The Clio experience was extended in 2015 to the “mono-material liftgate” of the new Renault Espace. Among other features, using PP as a mono-material solution in tailgates enables thermal expansion matching and laser welding.
In his paper with Renault, Tehib said minimising glass fibre shortening during moulding is critical, and that key here is in the plastifying screw rather than in the mould.
The highlight of the Borealis stand was new Fibremod Carbon 20-40% short carbon fibre reinforced PP compounds, and a KTM Motorcyles frame trial part in CB401SY, a 40% short carbon fibre reinforced PP grade was on display as a potential steel replacement.

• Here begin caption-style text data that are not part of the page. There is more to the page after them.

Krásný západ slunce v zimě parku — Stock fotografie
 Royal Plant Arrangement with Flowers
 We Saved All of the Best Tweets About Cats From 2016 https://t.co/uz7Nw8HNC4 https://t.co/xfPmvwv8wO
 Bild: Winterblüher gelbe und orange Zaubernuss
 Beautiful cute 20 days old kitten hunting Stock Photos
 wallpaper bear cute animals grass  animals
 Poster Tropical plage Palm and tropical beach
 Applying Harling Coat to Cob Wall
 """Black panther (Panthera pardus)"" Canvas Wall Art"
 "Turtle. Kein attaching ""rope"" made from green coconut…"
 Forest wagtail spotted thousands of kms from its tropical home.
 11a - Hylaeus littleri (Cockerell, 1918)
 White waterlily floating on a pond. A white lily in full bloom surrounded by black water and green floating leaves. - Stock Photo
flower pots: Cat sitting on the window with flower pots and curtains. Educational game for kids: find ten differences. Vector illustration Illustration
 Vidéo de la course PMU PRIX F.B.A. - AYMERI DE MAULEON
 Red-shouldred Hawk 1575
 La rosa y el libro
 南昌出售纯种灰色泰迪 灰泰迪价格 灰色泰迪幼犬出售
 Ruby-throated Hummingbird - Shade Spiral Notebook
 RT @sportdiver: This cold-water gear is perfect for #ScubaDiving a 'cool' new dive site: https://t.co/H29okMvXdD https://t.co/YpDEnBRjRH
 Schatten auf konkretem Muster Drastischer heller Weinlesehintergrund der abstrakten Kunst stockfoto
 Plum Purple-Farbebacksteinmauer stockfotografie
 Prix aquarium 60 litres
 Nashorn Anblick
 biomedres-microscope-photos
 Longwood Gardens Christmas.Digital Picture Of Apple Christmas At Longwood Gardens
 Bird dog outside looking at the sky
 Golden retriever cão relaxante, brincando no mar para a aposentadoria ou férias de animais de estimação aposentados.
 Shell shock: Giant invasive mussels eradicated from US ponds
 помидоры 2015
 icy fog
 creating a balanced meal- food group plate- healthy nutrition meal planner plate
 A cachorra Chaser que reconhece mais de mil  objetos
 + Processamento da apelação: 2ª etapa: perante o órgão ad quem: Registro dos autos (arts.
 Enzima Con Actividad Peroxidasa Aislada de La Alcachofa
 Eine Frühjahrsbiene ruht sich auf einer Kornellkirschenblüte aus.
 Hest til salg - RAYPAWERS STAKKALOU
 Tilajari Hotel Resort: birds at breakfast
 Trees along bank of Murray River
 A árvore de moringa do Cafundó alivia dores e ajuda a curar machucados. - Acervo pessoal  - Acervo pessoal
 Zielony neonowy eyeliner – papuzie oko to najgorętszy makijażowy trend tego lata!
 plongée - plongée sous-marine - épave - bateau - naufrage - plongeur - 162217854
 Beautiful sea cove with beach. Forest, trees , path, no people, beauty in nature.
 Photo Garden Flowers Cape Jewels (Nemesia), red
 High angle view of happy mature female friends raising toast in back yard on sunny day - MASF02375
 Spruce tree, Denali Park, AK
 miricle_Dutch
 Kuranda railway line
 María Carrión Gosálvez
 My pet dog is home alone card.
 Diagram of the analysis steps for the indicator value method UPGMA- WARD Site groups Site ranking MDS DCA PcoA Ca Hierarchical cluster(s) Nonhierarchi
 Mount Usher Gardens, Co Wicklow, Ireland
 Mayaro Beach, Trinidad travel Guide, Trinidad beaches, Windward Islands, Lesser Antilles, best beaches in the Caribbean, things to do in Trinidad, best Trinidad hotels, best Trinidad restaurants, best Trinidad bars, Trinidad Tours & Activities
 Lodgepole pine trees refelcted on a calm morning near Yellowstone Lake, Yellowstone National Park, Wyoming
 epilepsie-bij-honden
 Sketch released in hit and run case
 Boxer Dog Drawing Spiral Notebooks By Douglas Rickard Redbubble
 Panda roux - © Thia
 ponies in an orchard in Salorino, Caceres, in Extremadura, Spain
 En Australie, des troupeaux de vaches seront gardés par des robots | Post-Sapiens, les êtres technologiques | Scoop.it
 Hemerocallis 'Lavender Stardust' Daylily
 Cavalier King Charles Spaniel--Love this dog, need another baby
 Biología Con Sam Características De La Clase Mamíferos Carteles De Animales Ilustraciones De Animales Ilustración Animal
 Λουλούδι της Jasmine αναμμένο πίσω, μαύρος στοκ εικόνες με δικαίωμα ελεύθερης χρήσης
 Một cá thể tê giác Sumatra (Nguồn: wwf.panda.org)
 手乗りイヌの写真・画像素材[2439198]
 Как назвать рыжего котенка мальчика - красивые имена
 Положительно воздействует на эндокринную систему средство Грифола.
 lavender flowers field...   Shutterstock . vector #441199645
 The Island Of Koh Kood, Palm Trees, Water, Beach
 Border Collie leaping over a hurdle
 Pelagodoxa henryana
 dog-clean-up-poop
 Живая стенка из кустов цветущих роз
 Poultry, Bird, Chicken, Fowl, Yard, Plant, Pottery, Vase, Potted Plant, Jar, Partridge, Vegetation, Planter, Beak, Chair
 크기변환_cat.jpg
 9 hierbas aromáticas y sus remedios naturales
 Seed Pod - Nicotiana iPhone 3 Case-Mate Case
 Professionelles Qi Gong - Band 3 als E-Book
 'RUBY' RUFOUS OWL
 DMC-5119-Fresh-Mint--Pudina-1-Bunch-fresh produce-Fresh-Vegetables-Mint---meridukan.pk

Borealis talked about particularly high mechanical properties achieved through chemical coupling of the CF to the PP matrix, resulting in flexural modulus up to 20,000 MPa: “the strongest PP ever produced”, automotive marketing manger Nick Kolesch told Plastics News Europe. Borealis also stated that Fibremod Carbon offers higher specific stiffness than GF30?PA6, without a cost premium, and it is in any event cheaper than CF-PA. Kolesch said Fibremod Carbon can be based on either virgin or non-virgin CF.
“Impact is a bit more on the challenging side with CF-PP against CF-PA”, Kolesch admitted, “but we are still in the explorative phase at the moment. It’s not just about the material, but also to engineer the different areas of the part, as unlike metal, certain parts can be much thinner and you can see that in the motorcycle frame, which is simply two parts bolted together.”
As before, substitution of GF-PA with high performance GF-PP grades was also a theme, with examples including: 40% glass fibre reinforced Fibremod GB477H in a seat carrier; a Brose rear arm rest; a Takata Petri airbag housing saving 45% weight over PA, with future potential to use foam moulding; as well as an Audi TT frontend.
Kolesch pointed to the example of the Brose armrest, where Borealis is working on a concept of overmoulding short fibre reinforced PP onto PP-based long fibre organic sheet, cutting weight from 7-8 kg in a steel armrest down to 3.4 kg.
Overmoulded organic sheet door carriers are also in evaluation at Brose. Kolesch said: “It’s incredibly light and incredibly strong. And there are in general opportunities to overmould with CF-PP too now.”
The Borealis 12% mineral filled elastomer-modified PP grade Daplen EE112AE for primer?free, 2-layer exterior painting has been adopted by BMW for 7-series bumper and tailgate panels, and some 3-series parts too, Kolesch added. The material won a “new surfaces for plastics parts award” in 2015 in the European Plastics Innovation award scheme, jointly organised by PlasticsEurope, EuPC and SPE.
Short carbon fibre featured in the display by compounder Akro Plastic of a Mini Clubman central console, moulded in the company’s 10% CF reinforced PA66 grade Akromid A3 ICF 10, a stiff material with flexural modulus of 33,000 MPa. Developed together with BMW and automotive parts supplier Grammer, the part won a JEC 2016 innovation award.
Dr Ralf Langendorf, engineering group manager at Opel in Rüsselsheim, and Dr Erik Licht, business development manager at Basell Deutschland (LyondellBasell) talked about PIT Plastic Interface Technology developed in PP compounds at LyondellBasell in Frankfurt/Main. The PIT in-mould process applies decorative materials to plastic mouldings. Alongside the display of an aluminium foil clad PIT engine cover, LyondellBasell showed how application of a 0.2mm thick aluminium foil in the PIT process not only provides decoration, but also increases stiffness of a Hostacom PPU 2090L moulding from 2,000 MPa to 8,500 MPa.